Medicare Plans in Texas

Texas is one of the largest and most competitive Medicare markets in the United States — with hundreds of Medicare Advantage and Part D plans available across the state, unique coordination rules for TRS and state employee retirees, and a Medicare Savings Program that helps thousands of Texans reduce their costs. Here is what you need to know about Medicare plans specifically in Texas.

Medicare in Texas — The Big Picture

Texas has more Medicare beneficiaries than almost any other state — and the Medicare market reflects that. Whether you live in the Rio Grande Valley, Houston, Dallas, or a rural community in West Texas, the Medicare plans available in your area, the carriers serving your market, and the state-specific rules that affect your coverage are all factors worth understanding before you make a plan decision.

Texas follows federal Medicare rules in most respects — the same Parts A, B, C, and D structure applies here as everywhere else in the country. But Texas has several state-specific features that affect Medicare beneficiaries in meaningful ways — including how Medicare interacts with TRS-Care for retired educators, how Medigap underwriting works outside of open enrollment, and what the Texas Medicare Savings Program offers qualifying residents.

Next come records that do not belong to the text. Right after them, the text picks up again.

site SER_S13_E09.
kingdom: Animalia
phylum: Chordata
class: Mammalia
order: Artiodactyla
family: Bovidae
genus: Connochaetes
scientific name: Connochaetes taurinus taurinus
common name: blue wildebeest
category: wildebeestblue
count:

📌 Texas Medicare by the numbers: Texas has approximately 4.5 million Medicare beneficiaries — one of the highest totals of any state in the country. The Rio Grande Valley alone — Cameron, Hidalgo, Starr, and Willacy Counties — has one of the highest concentrations of Medicare-eligible residents in South Texas, with a large and growing population of retirees, retired educators, and beneficiaries who also qualify for Medicaid.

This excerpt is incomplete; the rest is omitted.